Read on for my predictions on how businesses
should navigate the shifting cybersecurity landscape:
The
Imperative for CISOs to Fortify API Security Posture
Looking back at 2023 data breaches, it's clear
that vulnerable APIs were the preferred attack vector for hackers - much as Gartner
predicted. Part of the reason why APIs are such an attractive entry
point for breaches like Twitter, Optus, and CircleCI is the fact that other
companies host third-party APIs: it means that a developer can't see the source
code, so they cannot possibly know how their data is used and stored and most
importantly, these assets are not within the traditional perimeter, meaning
that traditional security controls don't apply to them.
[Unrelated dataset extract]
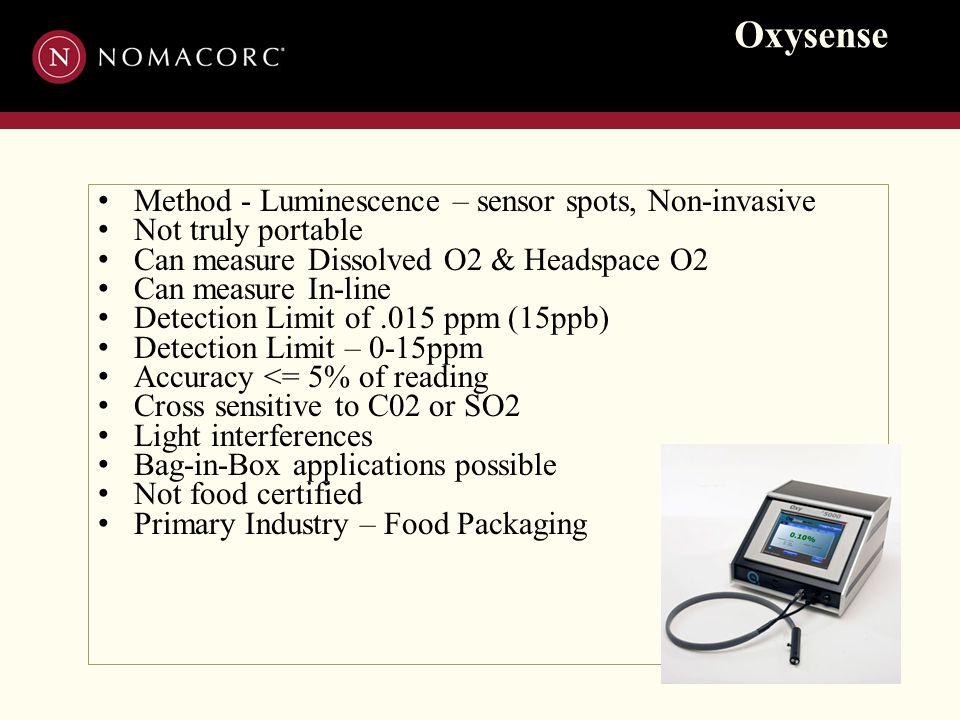 Oxysense Method - Luminescence – sensor spots, Non-invasive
In 2024, CISOs and front-line security
professionals will start to truly recognize the importance of a mature API
security posture - featuring a complete inventory of APIs and the data they
transmit, followed by an automated test program and continuous monitoring. This
emphasis on API security will be a stark change from the past three to four
years, which focused more on infrastructure-based attacks.
Cloud
Emerges as the Next Battlefield for DSPM Dominance
The uptick in M&A activity within the
cyber sector in 2023 will continue into 2024 as major players in the space try
to put their stake in the DSPM game. The cloud is cybersecurity's new
battleground, with tool sprawl and solution siloes creating backdoors for
threat actors. Expect industry leaders to borrow the wisdom of tool
consolidation and seek acquisitions that will bolster their platforms and
achieve data visibility at scale.
Having just sold my company - ASPM vendor
Bionic - to CrowdStrike, I'm intimately aware of the necessity for cloud
security vendors to expand their proactive and reactive offerings for security
teams fending off sophisticated AI-powered attacks.
Moving
Beyond CVSS in Vulnerability Assessment
Since 2016, new vulnerabilities reported
each year have nearly tripled. With the number of discovered
vulnerabilities increasing at an exponential rate, organizations need to move
past CVSS for vulnerability prioritization in 2024 and toward context risk
scoring. While CVSS demonstrates how easily a package can be hacked, it fails
to provide more detail on how an organization uses an application, where it's
deployed, data connections, and exploitability. That context is crucial for
rapidly prioritizing and fixing critical threats before they impact the
business.
By moving toward context risk scoring in 2024,
businesses will be able to turn down the noise from irrelevant security alerts
and refocus professionals' attention on the 5-10% of alerts that are
exploitable and create business risk. This is especially important as the surge
in applications and shift to continuous delivery in the coming year will
introduce new attack surfaces and attack vectors at an unimaginable rate.
##
ABOUT THE AUTHOR
Eyal Mamo is VP of Engineering at
CrowdStrike. Prior to joining CrowdStrike, Eyal co-founded and served as CTO at
application security posture management (ASPM) company Bionic, which was
acquired by CrowdStrike in 2023. Prior, Eyal served as
entrepreneur-in-residence at YL Ventures, an American-Israeli venture capital
firm that specializes in seed stage cybersecurity investments. He also was VP
R&D for cyber deception startup Cymmetria, and served six years in the
Israeli Defense Force's Unit 8200, the country's largest and most renowned
intelligence corp that specializes in signal intelligence, cybersecurity and
code decryption.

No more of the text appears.